Depuis jeudi soir, les serveurs de l’Université de Neuchâtel sont inaccessibles. La messagerie électronique, les données stockées sur ces serveurs sont inutilisables. Comme d’autres collaboratrices et collaborateurs de cette université, toutes mes données professionnelles sont sur ces serveurs. L’essentiel de près de vingt ans de travail y repose. Cette attaque de hackers malveillants rend ainsi visible notre dépendance à l’infrastructure informatique qui soutient nos activités professionnelles. Sans elle, il est très difficile de travailler. Mais cette attaque dessine aussi en creux les enjeux et les dangers de la numérisation de tous les domaines de nos vies: ce que les spécialistes du numériques Nick Couldry et Ulises Meijas appellent le « colonialisme des données ». Elle montre la nécessité de réguler beaucoup plus sérieusement qu’actuellement l’usage de nos données privées.
Infrastructures publiques et privées
Lorsqu’un serveur d’université est hacké, il s’agit de données professionnelles hébergées par une infrastructure publique. L’université ne vise pas à dégager du profit en hébergeant ces données. Elle vise à les rendre disponibles pour la recherche et l’enseignement, à sécuriser leur accès et leur pérennité. J’ai confiance dans la compétence du service informatique de mon université, je sais ce que j’ai stocké sur ses serveurs et je ne crains pas de perte de données. Il en va autrement pour nos données privées extraites de notre usage des plateformes numériques, dans lesquels les GAFAM jouent un rôle dominant. De quelles données disposent-elles précisément, on ne le sait pas. Ce n’est pas notre réponse, en général impatiente et distraite, au formulaire d’approbation de l’usage de nos données par ces plateformes qui nous l’apprend. Nous savons, par ailleurs, les refus et obstacles que l’on rencontre si l’on demande à connaître les données personnelles dont elles disposent. Nous ne savons pas où ces données sont stockées et l’usage qui en est fait. Nous savons seulement que ces données ne sont exploitables que mises en relation avec celles d’autres utilisatrices et utilisateurs au moyen d’algorithmes: « D’autres acheteurs de x ont aussi aimé y », etc. Nous savons aussi que des intermédiaires, comme Acxiom ou Palantir, achètent et revendent ces données. Autrement dit,nous sommes soumis à un colonialisme des données aussi profitable qu’opaque.

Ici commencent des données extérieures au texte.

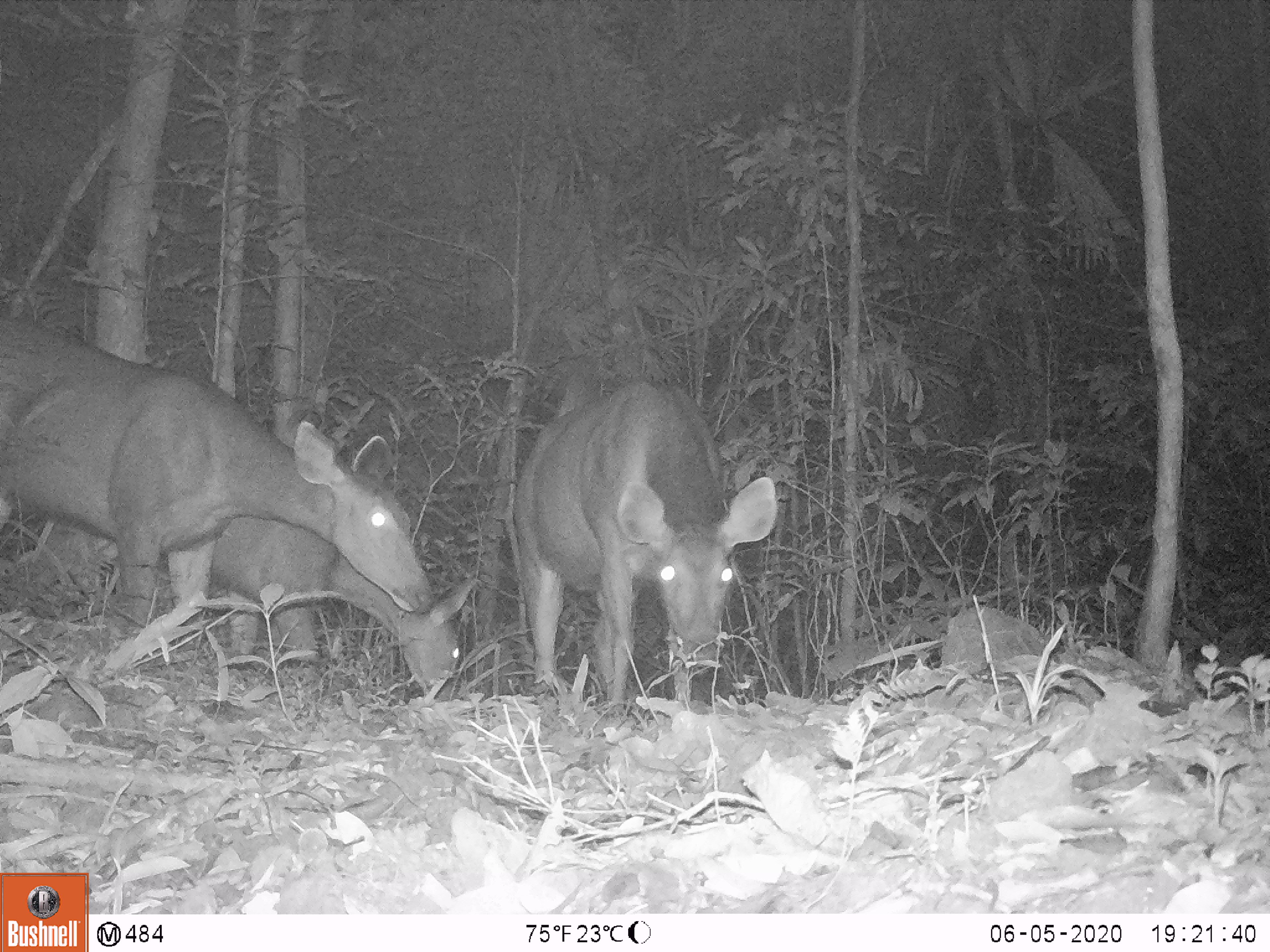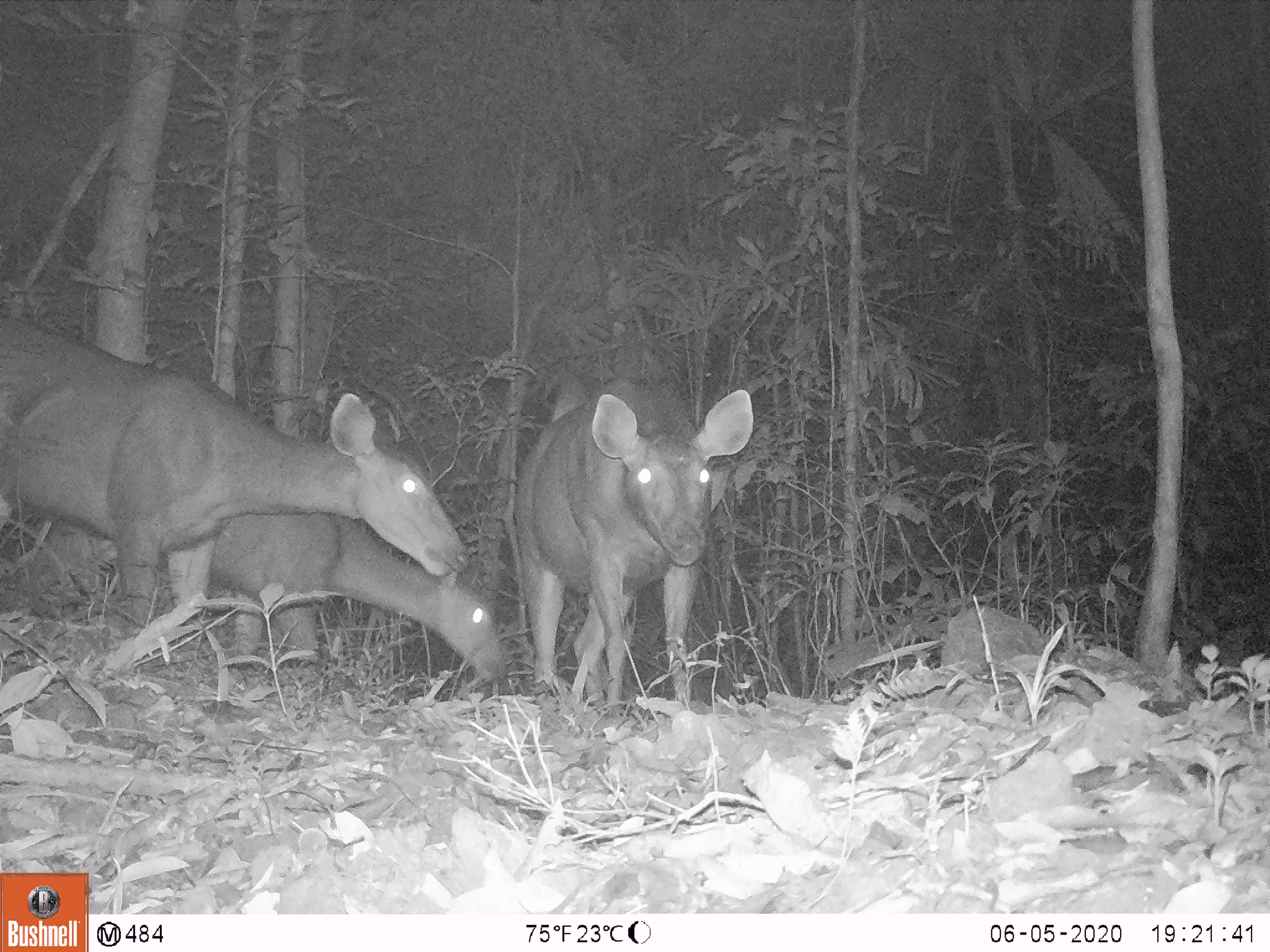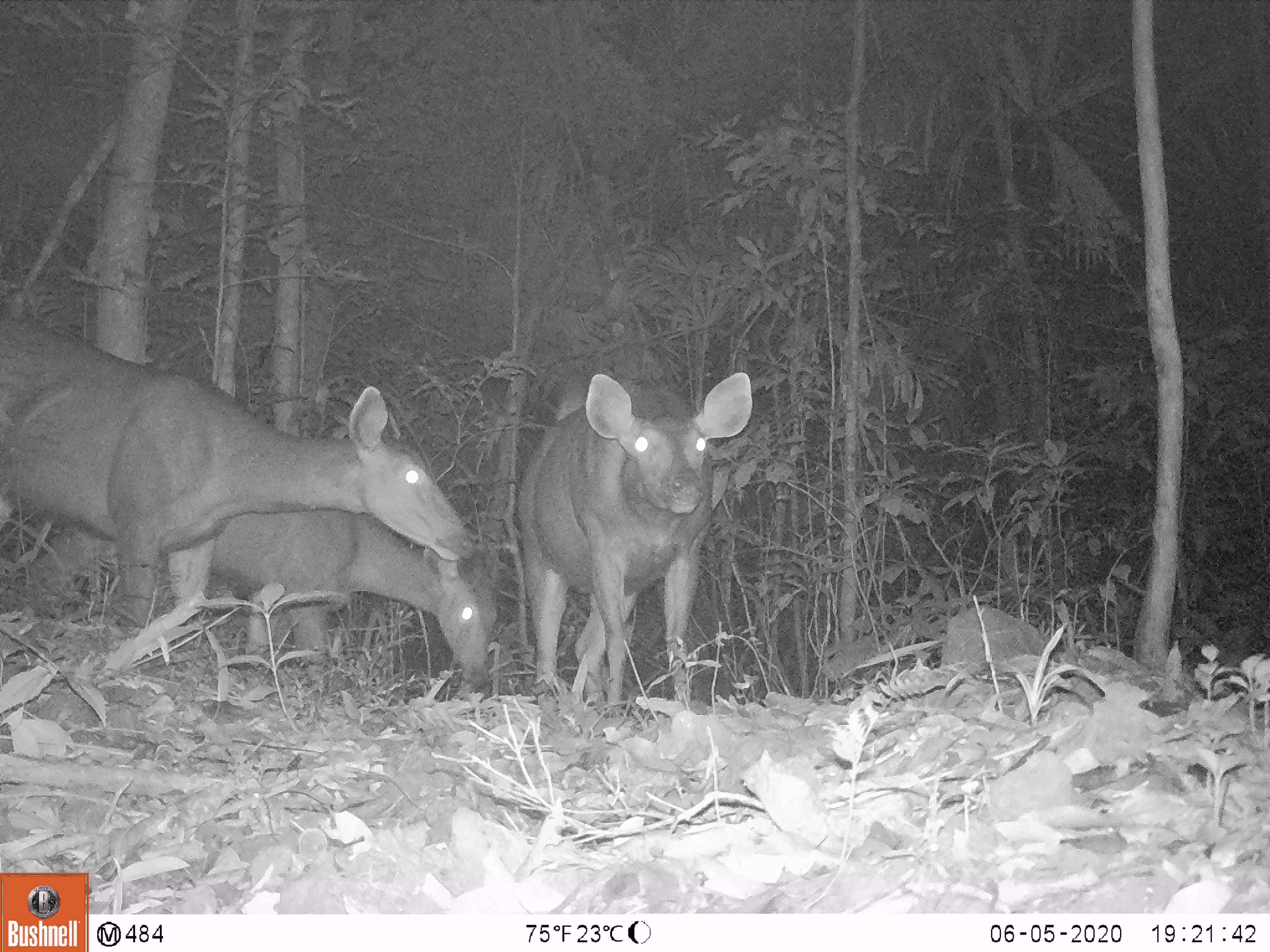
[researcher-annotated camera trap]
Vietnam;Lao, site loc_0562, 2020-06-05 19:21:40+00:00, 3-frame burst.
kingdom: Animalia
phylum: Chordata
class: Mammalia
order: Artiodactyla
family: Cervidae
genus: Rusa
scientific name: Rusa unicolor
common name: sambar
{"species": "sambar (Rusa unicolor)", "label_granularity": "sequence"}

Ce colonialisme des données réside dans le fait d’exploiter comme source de profit une nouvelles ressource: la vie humaine, qui devient exploitable précisément en étant codée sous forme de données. Ce ne sont plus les ressources naturelles, ou, du temps de l’esclavage de masse, le travail forcé, qui nourrissent cette forme contemporaine de colonialisme, mais nos actions, nos goûts, nos préférences, nos émotions (codées par exemple sous la forme de ‘likes’). C’est notre vie quotidienne qui est colonisée et que nous laissons coloniser pour ne pas être exclu.e.s de la société numérique.
Réguler la numérisation
Cette comparaison d’infrastructures, à laquelle nous incite les hackers qui ont pris pour cible l’Université de Neuchâtel, montre encore une fois l’importance cruciale d’une régulation publique déterminée de la numérisation. Il s’agit bien sûr de nous protéger contre la cyber-criminalité par des dispositifs de cyber-sécurité. Les attaques ces dernières semaines contre des collectivités et institutions publiques et privées en Suisse en démontre l’urgence. Il s’agit aussi de protéger de façon résolue nos données privées, de les décoloniser. Certaines villes, comme Barcelone et Amsterdam, tentent, avec le projet Decode soutenu par l’Union Européenne, d’y contribuer. C’est aussi l’une des missions principales de la Coalition des villes pour les droits numériques. Il est temps que les stratégies numériques publiques cessent d’être fascinées par des gadgets ‘smart’, obsolètes après six mois, ou par des murs scintillants d’écrans de surveillance, pour prioriser la préservation de l’intégrité de nos données personnelles et de notre vie privée.